Surely if you have a special section of the business that deals with dyslexia you would want people to use it right?

If anything is having similar memory issues to myself please let me know, I really don't know if it's getting worse and I simply can't remember or maybe I do get lazy because of the double amount of effort I seem to need to put into things?

8 Replies

oldestnewest
  • Dyslexia has nothing to do with laziness the brain of a dyslexic person is far more complex than the average person and because of that if the person has the correct schooling and needs taken care of we can become some of the most intelligent and respected people in the workplace, this is why the organisation you work for has this programme running because they know how valuble you are.

    These people have Dyslexia:

    Bill gates

    Richard Branson

    Kiera Knightley

    Steven Speilberg

    You will more than likely find they struggle day to day and and find it difficult to remember things and complete very simple taks but then they can do something that would truly amaze other people.

    I myself work in a busy building with about 50-60 people and I can remember about 10 names and even then I struggle to work those names out and designate them to the correct person.. it's getting the information out of the brain and process it in order that seems to be the issue.

  • To my understanding a dyslexic brain is no more complex, it's just different in how the wires link to each other which leads to "normal people” getting confused, flummoxed and frustrated and, sometimes as you've discovered, threatened when they don't understand.

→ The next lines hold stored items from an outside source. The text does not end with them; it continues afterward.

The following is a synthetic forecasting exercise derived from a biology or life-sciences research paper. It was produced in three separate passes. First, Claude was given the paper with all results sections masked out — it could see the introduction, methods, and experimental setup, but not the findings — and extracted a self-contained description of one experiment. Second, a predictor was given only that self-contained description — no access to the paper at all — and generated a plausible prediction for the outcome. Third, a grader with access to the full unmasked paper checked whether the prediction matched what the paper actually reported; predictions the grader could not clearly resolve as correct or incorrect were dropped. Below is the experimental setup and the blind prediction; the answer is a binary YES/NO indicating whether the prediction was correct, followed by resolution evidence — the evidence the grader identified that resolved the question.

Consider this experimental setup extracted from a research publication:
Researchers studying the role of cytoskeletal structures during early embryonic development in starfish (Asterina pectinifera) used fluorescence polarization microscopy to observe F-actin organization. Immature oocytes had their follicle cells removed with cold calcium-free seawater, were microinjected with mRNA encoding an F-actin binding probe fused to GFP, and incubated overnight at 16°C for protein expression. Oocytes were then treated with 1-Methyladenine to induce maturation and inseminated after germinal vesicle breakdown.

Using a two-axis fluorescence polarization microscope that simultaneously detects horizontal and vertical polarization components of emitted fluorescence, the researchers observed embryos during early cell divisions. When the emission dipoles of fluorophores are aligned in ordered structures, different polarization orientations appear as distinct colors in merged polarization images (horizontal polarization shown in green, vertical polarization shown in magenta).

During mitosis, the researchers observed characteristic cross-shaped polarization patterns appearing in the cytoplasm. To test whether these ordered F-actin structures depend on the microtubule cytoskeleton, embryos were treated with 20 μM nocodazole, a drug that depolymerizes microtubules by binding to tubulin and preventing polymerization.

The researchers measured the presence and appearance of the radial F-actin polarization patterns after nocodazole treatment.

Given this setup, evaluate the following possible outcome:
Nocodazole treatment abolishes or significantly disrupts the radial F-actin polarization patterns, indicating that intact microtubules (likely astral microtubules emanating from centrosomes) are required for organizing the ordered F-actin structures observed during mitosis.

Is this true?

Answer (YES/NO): YES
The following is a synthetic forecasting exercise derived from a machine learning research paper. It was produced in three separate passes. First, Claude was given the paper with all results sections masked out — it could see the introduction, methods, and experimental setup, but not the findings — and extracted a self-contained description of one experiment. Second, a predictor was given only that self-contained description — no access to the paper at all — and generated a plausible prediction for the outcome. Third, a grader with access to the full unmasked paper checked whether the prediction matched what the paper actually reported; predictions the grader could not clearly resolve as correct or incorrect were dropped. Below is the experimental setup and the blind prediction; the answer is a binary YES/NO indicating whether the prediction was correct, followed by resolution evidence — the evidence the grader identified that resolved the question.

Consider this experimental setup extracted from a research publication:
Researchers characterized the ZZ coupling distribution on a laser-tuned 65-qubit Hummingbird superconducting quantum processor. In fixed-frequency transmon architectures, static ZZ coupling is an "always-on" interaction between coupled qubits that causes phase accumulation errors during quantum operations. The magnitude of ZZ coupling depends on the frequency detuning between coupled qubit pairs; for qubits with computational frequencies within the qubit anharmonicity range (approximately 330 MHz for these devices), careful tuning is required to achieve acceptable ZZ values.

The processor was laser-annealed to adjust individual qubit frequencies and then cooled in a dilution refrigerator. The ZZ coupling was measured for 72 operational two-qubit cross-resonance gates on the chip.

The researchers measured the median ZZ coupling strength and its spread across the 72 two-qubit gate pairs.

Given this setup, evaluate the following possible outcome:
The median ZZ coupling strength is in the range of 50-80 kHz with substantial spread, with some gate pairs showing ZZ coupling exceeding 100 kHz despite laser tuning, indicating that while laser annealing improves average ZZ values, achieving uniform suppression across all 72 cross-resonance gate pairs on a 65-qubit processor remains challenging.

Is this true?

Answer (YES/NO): NO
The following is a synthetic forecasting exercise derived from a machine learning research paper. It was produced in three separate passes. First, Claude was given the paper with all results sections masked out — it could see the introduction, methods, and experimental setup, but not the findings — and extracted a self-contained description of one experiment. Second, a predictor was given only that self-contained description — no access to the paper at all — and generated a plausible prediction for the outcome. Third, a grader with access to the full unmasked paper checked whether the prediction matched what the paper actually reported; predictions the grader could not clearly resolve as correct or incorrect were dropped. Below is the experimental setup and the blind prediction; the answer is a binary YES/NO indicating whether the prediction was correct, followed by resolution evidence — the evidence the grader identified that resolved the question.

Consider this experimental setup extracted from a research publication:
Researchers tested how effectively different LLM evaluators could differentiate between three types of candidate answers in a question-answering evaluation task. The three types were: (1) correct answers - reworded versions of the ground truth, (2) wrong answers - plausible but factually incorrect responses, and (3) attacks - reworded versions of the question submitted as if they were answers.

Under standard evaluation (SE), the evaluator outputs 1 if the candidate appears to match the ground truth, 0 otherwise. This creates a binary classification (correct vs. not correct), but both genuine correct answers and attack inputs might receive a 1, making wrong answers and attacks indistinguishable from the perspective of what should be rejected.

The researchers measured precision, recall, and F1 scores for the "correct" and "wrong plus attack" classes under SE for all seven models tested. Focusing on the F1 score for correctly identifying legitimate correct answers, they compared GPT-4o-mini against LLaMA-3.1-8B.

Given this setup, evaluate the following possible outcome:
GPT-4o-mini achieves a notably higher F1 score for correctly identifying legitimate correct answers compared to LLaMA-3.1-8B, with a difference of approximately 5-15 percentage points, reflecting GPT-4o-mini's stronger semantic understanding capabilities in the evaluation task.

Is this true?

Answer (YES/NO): NO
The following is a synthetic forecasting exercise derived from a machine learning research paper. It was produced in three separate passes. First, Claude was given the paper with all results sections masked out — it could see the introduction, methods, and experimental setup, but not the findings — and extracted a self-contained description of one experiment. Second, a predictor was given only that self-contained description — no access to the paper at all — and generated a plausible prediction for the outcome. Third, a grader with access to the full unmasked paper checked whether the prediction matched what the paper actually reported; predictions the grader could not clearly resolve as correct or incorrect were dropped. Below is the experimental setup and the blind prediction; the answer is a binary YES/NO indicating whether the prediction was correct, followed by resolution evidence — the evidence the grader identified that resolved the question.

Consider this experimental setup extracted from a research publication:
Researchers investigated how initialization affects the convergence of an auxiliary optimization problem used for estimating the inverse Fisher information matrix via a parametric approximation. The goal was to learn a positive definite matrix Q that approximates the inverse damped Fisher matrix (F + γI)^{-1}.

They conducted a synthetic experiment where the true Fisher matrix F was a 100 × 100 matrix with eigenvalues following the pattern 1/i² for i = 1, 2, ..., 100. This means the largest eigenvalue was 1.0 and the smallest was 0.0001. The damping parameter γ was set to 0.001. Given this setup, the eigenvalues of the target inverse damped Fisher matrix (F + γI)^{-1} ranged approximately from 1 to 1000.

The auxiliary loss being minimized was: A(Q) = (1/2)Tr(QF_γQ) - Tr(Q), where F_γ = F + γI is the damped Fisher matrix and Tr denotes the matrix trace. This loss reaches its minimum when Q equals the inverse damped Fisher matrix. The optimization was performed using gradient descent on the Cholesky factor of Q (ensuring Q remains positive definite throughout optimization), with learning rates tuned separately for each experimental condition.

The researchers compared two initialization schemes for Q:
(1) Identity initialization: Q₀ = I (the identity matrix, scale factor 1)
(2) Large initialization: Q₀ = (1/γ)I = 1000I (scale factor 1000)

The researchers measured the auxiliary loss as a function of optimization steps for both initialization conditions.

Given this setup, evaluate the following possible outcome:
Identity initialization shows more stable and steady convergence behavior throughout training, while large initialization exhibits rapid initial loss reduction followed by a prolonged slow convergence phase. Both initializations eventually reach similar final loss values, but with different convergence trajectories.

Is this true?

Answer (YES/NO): NO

    Apart from being forgetful, do you also seem to have issues with distractibility, sense of time passing/time management, expressing yourself before your brain has a chance to filter your words and tone of delivery (a form of impulsivity?) and have you had these all your life and have made life really difficult? How did you find uni? Do you believe you flgot the ggrades that lived up to your true potential?

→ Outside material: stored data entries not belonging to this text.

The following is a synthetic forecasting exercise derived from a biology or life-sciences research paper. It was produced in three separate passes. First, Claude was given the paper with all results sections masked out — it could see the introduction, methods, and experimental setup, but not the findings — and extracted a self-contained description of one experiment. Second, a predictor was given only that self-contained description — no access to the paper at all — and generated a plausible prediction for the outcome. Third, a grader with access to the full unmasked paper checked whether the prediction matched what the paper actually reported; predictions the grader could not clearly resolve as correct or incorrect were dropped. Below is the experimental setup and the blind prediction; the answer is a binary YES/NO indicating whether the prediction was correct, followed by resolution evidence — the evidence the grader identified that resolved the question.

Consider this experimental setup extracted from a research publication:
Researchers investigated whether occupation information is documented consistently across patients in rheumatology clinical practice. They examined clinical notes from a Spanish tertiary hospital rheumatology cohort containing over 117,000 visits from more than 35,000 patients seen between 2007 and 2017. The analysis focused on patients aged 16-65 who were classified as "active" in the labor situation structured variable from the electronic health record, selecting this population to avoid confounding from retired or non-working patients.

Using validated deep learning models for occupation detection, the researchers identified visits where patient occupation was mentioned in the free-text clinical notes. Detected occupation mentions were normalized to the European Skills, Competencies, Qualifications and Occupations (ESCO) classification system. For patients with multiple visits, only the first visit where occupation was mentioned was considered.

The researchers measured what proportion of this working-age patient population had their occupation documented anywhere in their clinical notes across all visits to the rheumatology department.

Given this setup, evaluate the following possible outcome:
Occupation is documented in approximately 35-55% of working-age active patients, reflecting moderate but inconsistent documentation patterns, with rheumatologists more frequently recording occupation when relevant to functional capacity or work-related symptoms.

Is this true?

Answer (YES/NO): NO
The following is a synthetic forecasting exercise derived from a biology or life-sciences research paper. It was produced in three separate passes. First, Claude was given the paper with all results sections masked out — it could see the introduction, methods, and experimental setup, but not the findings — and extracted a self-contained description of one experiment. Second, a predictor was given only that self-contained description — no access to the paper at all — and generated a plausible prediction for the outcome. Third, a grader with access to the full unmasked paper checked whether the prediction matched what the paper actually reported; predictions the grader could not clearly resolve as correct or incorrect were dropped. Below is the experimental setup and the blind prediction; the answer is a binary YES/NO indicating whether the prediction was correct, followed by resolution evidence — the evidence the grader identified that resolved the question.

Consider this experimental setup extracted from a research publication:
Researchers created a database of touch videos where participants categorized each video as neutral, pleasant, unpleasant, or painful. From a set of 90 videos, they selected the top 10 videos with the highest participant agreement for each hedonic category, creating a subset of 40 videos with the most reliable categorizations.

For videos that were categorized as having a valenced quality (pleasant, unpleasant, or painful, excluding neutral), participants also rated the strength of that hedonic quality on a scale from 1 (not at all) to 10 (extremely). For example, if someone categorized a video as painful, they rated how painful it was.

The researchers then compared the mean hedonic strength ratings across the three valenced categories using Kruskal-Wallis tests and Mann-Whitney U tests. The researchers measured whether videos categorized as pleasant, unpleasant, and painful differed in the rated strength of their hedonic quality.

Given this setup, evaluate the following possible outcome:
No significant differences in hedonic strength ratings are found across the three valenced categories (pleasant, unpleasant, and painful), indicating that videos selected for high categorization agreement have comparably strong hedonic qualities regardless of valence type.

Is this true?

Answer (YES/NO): NO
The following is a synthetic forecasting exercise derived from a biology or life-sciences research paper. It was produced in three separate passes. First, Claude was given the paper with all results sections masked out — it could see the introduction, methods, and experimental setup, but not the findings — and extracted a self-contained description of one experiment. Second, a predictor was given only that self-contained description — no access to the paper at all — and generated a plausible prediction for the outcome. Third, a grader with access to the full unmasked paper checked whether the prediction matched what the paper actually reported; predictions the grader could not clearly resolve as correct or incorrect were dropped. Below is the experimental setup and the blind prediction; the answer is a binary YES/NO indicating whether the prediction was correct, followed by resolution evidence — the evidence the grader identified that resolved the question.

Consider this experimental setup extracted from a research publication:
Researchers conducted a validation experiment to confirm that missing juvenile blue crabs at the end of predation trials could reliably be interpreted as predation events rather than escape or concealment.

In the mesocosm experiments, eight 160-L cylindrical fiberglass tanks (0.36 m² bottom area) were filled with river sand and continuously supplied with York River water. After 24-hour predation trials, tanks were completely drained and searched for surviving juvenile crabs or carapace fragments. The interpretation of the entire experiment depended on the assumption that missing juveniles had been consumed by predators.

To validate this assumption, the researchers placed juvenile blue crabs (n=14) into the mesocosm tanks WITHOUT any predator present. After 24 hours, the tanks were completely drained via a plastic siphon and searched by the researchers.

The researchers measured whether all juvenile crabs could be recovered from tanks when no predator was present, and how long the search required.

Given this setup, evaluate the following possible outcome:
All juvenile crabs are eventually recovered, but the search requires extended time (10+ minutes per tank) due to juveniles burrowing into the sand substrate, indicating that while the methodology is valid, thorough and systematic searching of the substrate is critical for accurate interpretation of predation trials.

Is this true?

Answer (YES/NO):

    I ask all of the above because I see a similar feeling running through your post to how I felt befelt before I learned about adult inattentive ADHD. Might be worth looking in to, especially as even if you don't have it (you can even if you have a degree!) As there are so many memory aid tips on can pick up that will still help.

    It's also worth mentioning that although the dyslexic population is no more likely than the general population to have ADHD, ADHDers are far more likely to have dyslexia, dyspraxia etc, depression and anxiety and autistic spectrum problems than the rest of the population.

    Also Richard Branson is apparently known to have ADHD, and it's theorised that both Einstein and Tesla (awesome scientist - look him up!!) Had ADHD as well!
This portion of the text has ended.